A Stochastic Closure for Two-Moment Bulk Microphysics of Warm Clouds: Part I, Derivations

We propose a mathematical methodology to derive a stochastic parameterization of bulk warm cloud micro-physics properties. Unlike previous bulk parameterizations, the stochastic parameterization does not assume any particular droplet size distribution, all parameters have physical meanings which are recoverable from data, and the resultant parameterization has the flexibility to utilize a variety of collision kernels. Our strategy is a new two-fold approach to modelling the kinetic collection equation. Partitioning the droplet spectrum into cloud and rain aggregates, we represent droplet densities as the sum of a mean and a random fluctuation. Moreover, we use a Taylor approximation for the collision kernel which allows the resulting parameterization to be independent of the collision kernel. To address the two-moment closure for bulk microphysical equations, we represent the higher (third) order terms as points in an Ornstein-Uhlenbeck-like stochastic process. These higher order terms are aggregate number concentration, and aggregate mixing ratio, fluctuations and product fluctuations on regions of a 2D space of pre-collision droplets.

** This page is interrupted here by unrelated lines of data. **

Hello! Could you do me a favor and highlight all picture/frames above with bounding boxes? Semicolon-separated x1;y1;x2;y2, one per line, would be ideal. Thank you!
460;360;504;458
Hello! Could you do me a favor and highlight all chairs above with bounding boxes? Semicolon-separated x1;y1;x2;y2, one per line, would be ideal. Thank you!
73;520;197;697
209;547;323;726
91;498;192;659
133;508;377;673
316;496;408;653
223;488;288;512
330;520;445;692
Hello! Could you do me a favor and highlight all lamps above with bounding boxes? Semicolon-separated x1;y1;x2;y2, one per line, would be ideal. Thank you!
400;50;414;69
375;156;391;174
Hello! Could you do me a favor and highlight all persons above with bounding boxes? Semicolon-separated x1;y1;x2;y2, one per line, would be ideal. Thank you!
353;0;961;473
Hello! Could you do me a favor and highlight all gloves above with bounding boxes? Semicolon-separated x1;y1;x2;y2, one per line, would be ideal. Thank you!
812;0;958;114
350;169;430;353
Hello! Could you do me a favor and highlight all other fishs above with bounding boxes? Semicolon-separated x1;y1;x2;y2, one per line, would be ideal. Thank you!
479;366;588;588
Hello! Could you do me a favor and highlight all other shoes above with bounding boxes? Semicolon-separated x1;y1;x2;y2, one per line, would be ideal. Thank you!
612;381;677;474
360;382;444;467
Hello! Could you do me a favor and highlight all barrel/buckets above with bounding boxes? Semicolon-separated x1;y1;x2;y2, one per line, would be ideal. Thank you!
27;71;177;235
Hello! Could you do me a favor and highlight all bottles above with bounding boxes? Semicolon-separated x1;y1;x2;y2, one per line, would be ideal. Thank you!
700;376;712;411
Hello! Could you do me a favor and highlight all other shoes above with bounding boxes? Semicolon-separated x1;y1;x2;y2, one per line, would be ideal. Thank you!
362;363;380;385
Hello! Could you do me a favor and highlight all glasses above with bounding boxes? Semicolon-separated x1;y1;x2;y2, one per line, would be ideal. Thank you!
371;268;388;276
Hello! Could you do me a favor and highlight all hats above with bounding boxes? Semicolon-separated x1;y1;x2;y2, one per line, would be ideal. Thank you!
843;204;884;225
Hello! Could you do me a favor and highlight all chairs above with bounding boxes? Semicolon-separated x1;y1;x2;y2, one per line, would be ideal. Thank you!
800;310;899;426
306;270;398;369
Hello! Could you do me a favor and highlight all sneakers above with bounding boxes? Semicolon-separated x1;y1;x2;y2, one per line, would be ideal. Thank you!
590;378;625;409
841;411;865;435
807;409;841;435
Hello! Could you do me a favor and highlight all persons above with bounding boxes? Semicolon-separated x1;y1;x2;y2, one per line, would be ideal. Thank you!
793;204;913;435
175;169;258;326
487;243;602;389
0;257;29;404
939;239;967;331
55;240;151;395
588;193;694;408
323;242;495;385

This 2D space is naturally partitioned into four domains, each associated with a collision process: cloud and rain self-collection, auto-conversion, and accretion. The stochastic processes in the solution to the kinetic collection equation are defined as the sum of a mean and the product of a standard deviation and a random fluctuation. An order of magnitude argument on the temporal fluctuations of the evolving cloud properties eliminates the terms containing a standard deviation and a random fluctuation from the mean evolution equations. The remaining terms form a coupled set of ODEs without any ad-hoc parameters or any assumed droplet size distributions and flexible enough to accept any collision kernel without further derivations.